Field of Broken Dreams

"The Field"
Directed by Ciaran O'Reilly
The Irish Repertory Theatre
132 West 22nd St.
Opened
Wed. & Sat. 3, 8 p.m.,Thurs. & Fri. 8 p.m., Sun. 3 p.m.
$50-$55 (212) 727-2737
Closes July 18, 2006
Reviewed by Paulanne Simmons June 7, 2008
Malachy Cleary (left) & Paddy Croft (right) in "Field."

Back in the 1960s and throughout much of Irish history human beings starved when they had no land. This accounts for how fiercely many people fought to acquire and retain whatever holdings they needed to survive. But there's much more than mere acquisitiveness, or even greed, behind John B. Keane's "The Field," now in revival at The Irish Repertory Theatre.

The play takes place in Carriagthomond, a small village in southwest Ireland. Most of the action unwinds in what was the center of many small Irish communities, the neighborhood bar.

In this case, the bar is owned and run by Mick Flanagan (Malachy Cleary), with the help of his wife, Maimie (the superb Orlagh Cassidy) and his son, Leamy (Paul Nugent). Mick, however, is not only the barkeep, he is also the village auctioneer. The plot is set in motion when Maggie Butler (veteran Paddy Croft) walks into the bar and asks Mick to auction off a field, her only remaining asset, so she can supplement her widow's pension.

Mick and the bar regular, "The Bird" O'Donnell (Ken Jennings) immediately realize there's going to be trouble. For the past few years, the village bully, "The Bull" McCabe (Marty Maguire), has been renting the field from the widow and grazing his cattle on it. He will not be willing to purchase the land at market value or let anyone else purchase it.

McCabe intimidates Mick into agreeing to a scheme in which only he will bid for the land, and he terrorizes the villagers into keeping quiet about the swindle. But then William Dee (Chandler Williams), a stranger whose lawyer had told him about the sale, enters the bar and announces that he is determined to buy the land for industrial purposes, and is will to pay any price.

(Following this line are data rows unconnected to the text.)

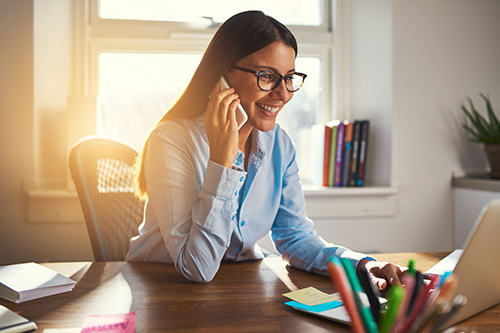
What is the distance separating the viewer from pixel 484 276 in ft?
2.10

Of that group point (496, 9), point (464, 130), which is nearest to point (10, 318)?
point (464, 130)

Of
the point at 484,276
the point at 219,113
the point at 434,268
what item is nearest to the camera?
the point at 484,276

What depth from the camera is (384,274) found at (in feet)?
2.92

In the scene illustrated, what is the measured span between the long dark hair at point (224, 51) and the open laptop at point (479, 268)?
0.72m

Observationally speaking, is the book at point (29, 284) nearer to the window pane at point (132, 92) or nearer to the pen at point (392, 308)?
the pen at point (392, 308)

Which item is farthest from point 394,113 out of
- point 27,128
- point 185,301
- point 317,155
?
point 27,128

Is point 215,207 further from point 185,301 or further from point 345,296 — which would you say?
point 345,296

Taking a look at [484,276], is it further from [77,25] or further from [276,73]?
[77,25]

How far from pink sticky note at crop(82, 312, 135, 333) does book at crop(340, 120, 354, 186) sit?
1.68 m

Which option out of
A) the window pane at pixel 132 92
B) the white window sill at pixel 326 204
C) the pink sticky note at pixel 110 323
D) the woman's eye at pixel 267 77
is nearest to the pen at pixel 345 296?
the pink sticky note at pixel 110 323

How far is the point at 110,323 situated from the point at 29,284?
0.28 m

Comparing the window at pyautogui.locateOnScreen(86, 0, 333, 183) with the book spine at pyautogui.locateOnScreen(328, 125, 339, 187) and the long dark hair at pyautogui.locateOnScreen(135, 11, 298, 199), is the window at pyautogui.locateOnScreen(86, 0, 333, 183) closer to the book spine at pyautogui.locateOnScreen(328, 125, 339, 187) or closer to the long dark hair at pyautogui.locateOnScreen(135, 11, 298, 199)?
the book spine at pyautogui.locateOnScreen(328, 125, 339, 187)

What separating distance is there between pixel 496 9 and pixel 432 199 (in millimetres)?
1160

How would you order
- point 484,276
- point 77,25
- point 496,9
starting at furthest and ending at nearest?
point 496,9 → point 77,25 → point 484,276
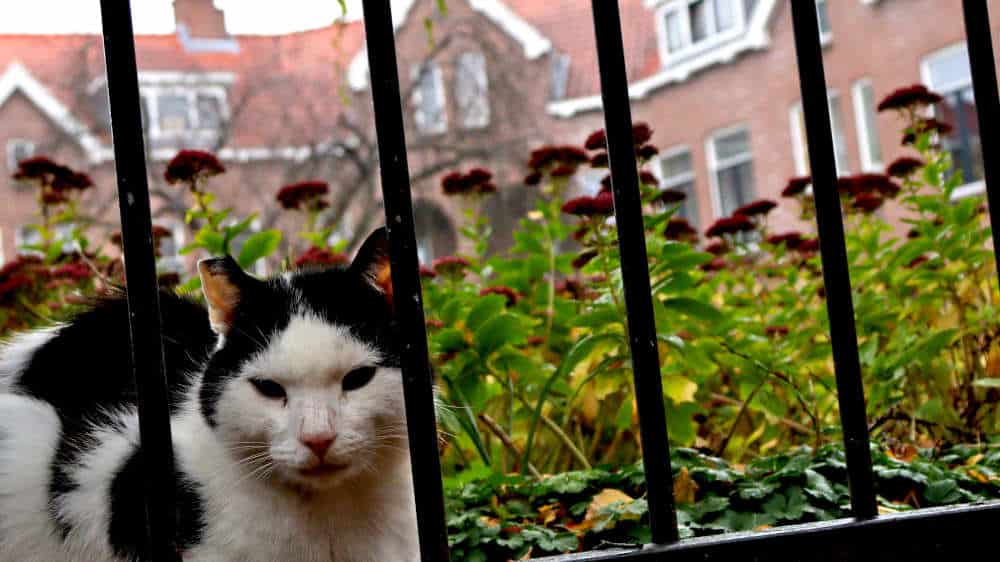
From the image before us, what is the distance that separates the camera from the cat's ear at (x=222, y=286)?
108 centimetres

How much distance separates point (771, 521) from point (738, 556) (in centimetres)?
44

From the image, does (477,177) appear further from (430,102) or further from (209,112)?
(209,112)

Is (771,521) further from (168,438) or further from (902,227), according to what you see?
(902,227)

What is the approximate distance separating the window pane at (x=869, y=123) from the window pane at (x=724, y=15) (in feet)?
8.59

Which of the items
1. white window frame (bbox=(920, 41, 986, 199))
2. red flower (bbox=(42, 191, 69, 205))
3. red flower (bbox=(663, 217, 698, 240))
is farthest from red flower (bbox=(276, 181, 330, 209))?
white window frame (bbox=(920, 41, 986, 199))

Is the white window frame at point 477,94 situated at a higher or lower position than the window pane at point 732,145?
higher

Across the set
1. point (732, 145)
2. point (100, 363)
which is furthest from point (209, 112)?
point (100, 363)

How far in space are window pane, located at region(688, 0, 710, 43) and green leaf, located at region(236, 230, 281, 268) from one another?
44.0 feet

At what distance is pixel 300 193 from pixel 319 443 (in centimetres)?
131

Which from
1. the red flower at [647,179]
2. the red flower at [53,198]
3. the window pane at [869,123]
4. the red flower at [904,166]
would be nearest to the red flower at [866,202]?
the red flower at [904,166]

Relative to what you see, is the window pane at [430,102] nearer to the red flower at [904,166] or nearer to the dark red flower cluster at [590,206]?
the red flower at [904,166]

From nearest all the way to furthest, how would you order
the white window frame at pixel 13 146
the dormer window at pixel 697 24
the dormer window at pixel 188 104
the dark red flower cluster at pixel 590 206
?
the dark red flower cluster at pixel 590 206 → the white window frame at pixel 13 146 → the dormer window at pixel 188 104 → the dormer window at pixel 697 24

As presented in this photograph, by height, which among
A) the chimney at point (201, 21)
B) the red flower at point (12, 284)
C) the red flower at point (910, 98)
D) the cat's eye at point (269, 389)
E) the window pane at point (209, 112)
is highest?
the chimney at point (201, 21)

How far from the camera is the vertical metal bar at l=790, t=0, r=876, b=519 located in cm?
90
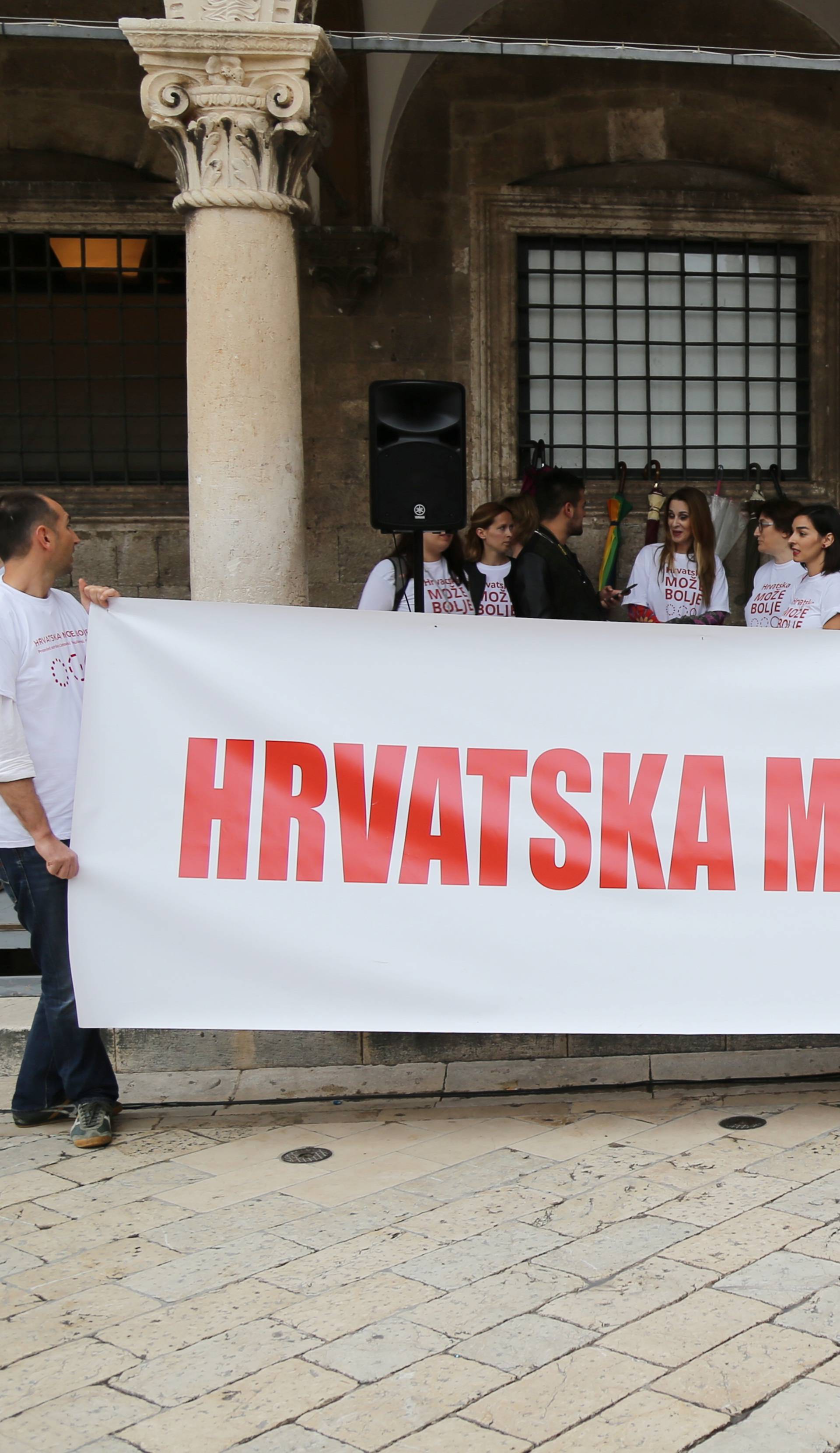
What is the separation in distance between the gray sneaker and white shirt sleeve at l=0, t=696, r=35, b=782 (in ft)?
3.41

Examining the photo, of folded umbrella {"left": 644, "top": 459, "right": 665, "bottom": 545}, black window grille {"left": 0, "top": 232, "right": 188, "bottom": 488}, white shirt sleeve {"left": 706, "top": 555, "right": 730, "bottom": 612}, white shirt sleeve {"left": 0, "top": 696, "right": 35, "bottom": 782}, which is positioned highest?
black window grille {"left": 0, "top": 232, "right": 188, "bottom": 488}

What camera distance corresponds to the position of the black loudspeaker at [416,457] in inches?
238

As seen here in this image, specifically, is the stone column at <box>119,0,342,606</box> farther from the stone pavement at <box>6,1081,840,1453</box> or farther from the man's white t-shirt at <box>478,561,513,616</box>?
the stone pavement at <box>6,1081,840,1453</box>

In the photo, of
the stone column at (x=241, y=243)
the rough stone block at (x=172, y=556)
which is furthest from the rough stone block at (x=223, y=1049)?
the rough stone block at (x=172, y=556)

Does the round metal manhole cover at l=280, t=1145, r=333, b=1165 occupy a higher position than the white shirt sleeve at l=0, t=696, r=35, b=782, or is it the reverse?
the white shirt sleeve at l=0, t=696, r=35, b=782

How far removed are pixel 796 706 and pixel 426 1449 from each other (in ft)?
8.94

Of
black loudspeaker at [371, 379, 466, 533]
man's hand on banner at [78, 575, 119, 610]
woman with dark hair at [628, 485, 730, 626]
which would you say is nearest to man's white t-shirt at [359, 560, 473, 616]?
black loudspeaker at [371, 379, 466, 533]

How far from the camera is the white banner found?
15.1ft

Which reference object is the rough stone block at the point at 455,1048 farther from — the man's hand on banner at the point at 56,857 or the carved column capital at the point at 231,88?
the carved column capital at the point at 231,88

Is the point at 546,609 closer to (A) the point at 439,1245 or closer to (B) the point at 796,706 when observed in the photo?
(B) the point at 796,706

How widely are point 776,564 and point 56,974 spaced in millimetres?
4581

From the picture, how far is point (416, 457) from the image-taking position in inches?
239

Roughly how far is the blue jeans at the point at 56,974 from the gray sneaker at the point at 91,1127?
0.09 ft

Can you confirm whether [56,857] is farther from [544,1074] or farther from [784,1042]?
[784,1042]
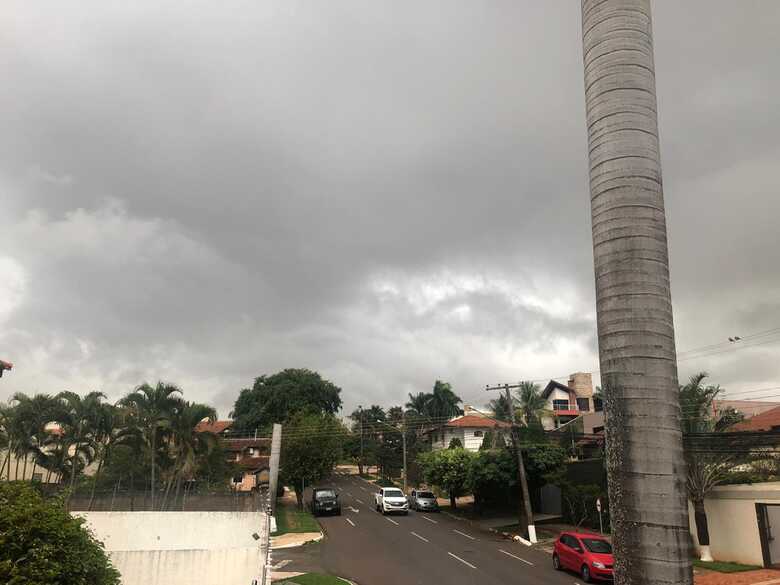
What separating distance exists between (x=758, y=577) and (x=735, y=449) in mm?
4173

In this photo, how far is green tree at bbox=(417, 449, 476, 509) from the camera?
1577 inches

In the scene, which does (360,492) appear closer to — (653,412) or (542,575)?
(542,575)

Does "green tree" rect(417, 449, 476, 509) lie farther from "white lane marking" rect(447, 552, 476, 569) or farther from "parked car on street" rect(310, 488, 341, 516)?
"white lane marking" rect(447, 552, 476, 569)

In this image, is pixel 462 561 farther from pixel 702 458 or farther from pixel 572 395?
pixel 572 395

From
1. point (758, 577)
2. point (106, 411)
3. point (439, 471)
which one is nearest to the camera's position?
point (758, 577)

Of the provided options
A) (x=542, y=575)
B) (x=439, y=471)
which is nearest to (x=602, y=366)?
(x=542, y=575)

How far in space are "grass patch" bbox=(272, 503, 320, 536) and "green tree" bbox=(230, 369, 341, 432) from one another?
32896 millimetres

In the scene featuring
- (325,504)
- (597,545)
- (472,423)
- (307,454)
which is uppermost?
(472,423)

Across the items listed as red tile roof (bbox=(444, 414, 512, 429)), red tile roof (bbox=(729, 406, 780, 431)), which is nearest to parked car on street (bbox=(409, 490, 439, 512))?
red tile roof (bbox=(729, 406, 780, 431))

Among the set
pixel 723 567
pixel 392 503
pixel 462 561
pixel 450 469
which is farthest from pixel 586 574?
pixel 392 503

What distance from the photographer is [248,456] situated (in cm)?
7044

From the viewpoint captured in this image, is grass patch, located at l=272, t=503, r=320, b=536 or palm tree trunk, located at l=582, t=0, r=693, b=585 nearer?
palm tree trunk, located at l=582, t=0, r=693, b=585

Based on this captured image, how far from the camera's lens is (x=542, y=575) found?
21.7m

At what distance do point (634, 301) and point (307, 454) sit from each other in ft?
125
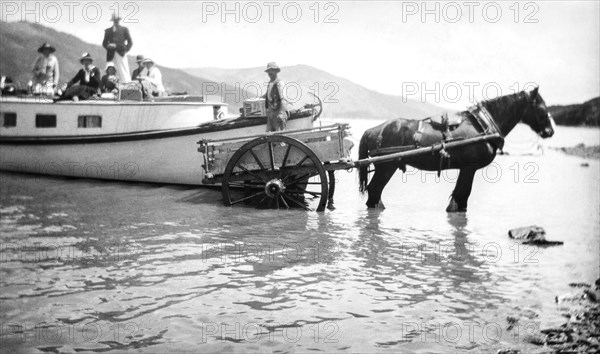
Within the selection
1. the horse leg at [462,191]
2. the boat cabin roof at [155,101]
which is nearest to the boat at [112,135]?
the boat cabin roof at [155,101]

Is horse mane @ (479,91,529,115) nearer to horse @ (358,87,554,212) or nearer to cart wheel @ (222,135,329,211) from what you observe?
horse @ (358,87,554,212)

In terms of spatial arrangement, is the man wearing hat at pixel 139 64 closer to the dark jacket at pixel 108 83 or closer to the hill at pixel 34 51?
the dark jacket at pixel 108 83

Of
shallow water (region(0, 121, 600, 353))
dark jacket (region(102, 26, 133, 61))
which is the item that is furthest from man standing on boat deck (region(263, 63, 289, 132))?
dark jacket (region(102, 26, 133, 61))

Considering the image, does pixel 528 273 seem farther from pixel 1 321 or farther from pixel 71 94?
pixel 71 94

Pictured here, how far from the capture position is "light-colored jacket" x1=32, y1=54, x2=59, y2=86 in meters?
14.5

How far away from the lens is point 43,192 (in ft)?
38.8

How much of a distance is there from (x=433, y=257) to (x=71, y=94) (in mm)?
10519

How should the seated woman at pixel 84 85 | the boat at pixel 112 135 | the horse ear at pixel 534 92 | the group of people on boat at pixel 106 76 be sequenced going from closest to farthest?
the horse ear at pixel 534 92, the boat at pixel 112 135, the group of people on boat at pixel 106 76, the seated woman at pixel 84 85

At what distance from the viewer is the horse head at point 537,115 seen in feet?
35.2

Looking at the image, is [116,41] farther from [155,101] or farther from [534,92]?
[534,92]

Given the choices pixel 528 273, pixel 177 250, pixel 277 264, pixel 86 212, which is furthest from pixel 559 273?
pixel 86 212

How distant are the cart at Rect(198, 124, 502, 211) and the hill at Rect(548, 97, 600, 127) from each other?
144 cm

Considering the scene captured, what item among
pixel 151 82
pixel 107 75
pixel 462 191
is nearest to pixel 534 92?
pixel 462 191

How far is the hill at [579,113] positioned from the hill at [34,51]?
14263mm
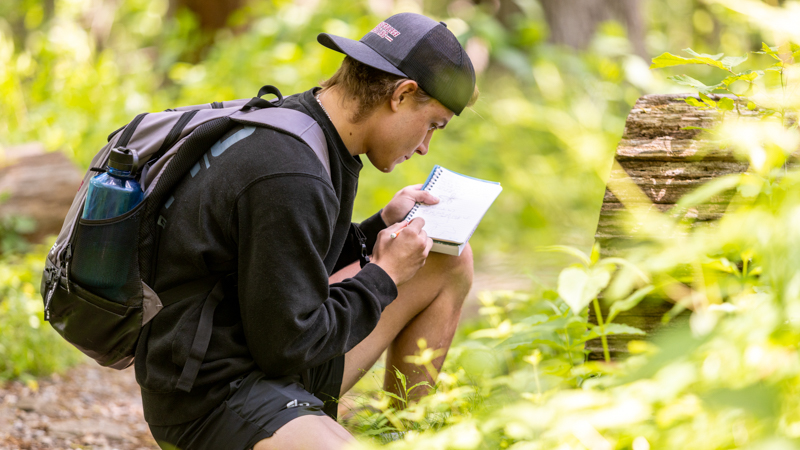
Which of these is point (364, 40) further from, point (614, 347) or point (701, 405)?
point (701, 405)

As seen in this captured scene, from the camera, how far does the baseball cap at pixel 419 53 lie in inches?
77.5

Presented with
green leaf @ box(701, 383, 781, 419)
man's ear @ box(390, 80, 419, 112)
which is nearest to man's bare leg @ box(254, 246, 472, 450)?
man's ear @ box(390, 80, 419, 112)

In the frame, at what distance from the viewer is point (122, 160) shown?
5.74 feet

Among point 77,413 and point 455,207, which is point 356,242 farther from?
point 77,413

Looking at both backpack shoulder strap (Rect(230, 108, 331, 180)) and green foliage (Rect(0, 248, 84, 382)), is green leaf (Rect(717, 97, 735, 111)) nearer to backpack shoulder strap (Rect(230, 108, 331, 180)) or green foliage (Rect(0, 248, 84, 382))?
backpack shoulder strap (Rect(230, 108, 331, 180))

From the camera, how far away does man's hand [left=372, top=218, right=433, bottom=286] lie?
208cm

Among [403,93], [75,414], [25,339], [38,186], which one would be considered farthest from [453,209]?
[38,186]

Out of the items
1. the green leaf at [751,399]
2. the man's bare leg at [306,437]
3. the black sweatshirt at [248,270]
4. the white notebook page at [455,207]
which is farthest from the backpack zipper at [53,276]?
the green leaf at [751,399]

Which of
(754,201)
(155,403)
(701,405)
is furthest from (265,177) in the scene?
(754,201)

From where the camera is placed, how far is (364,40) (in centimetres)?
205

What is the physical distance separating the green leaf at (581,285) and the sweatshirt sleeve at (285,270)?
2.11 feet

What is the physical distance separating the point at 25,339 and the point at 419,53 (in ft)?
8.98

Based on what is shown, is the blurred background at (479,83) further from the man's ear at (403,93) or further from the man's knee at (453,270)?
the man's ear at (403,93)

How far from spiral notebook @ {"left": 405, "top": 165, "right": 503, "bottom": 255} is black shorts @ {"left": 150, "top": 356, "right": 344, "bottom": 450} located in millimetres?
704
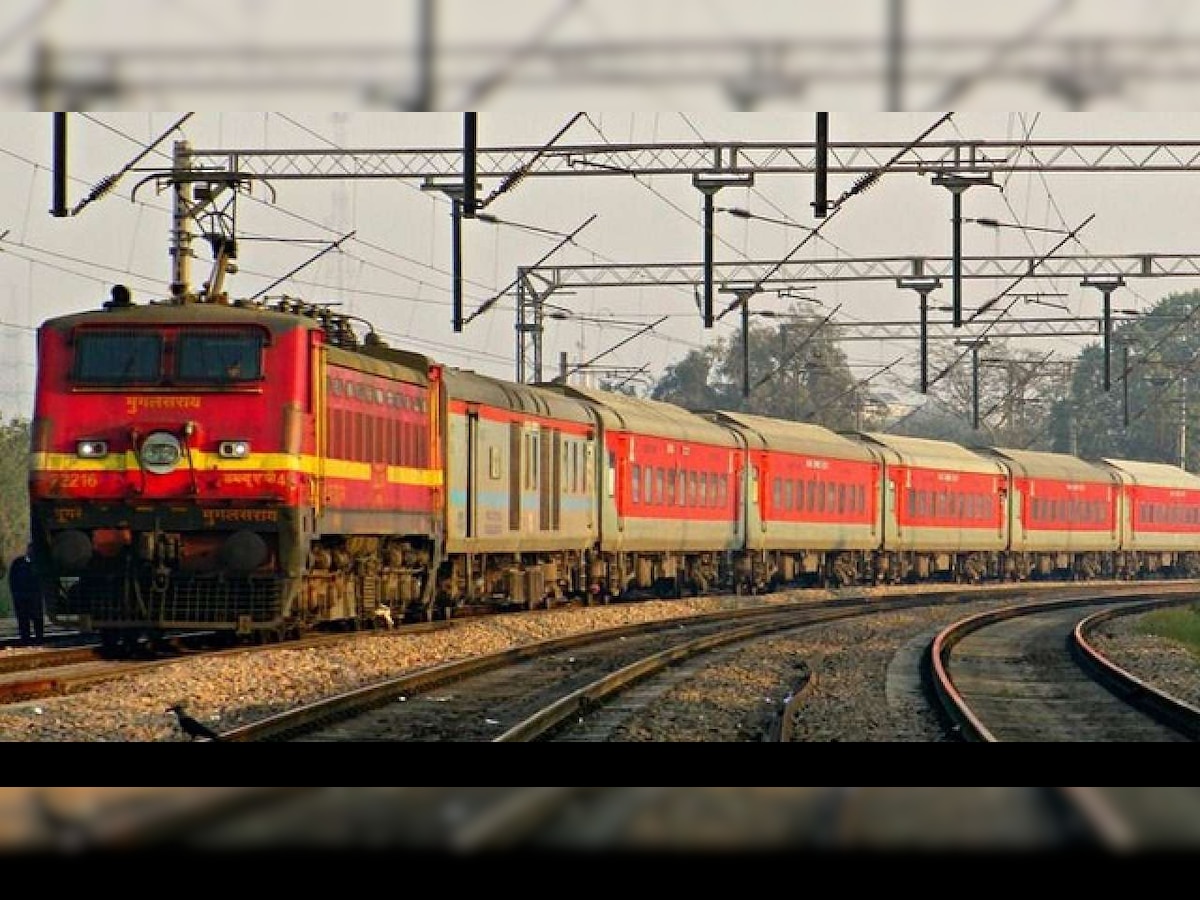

From this moment on, director Ciaran O'Reilly never lets the tension abate. McCabe, with his passive-aggressive son, Tadhg (Tim Ruddy) in tow, summons his friends and relatives, who comprise much of the village, to back him as he mounts a campaign, which includes threats and violence, against his competitor.

Even the parish priest, Father Murphy (the compelling Craig Baldwin), whose fiery sermon opens the second act, cannot put enough fear of God into the villagers to break the wall of silence that surrounds and protects McCabe. But the greatest strength of the play is not so much in the action as in the ambivalence of the complex characters.

Mick, a bully when it comes to his own wife (who has borne him nine children) and child (whom he treats like servant), nevertheless has some sense of justice and is only persuaded to commit an unlawful and immoral act when McCabe makes it clear that he will suffer personally and financially if he resists.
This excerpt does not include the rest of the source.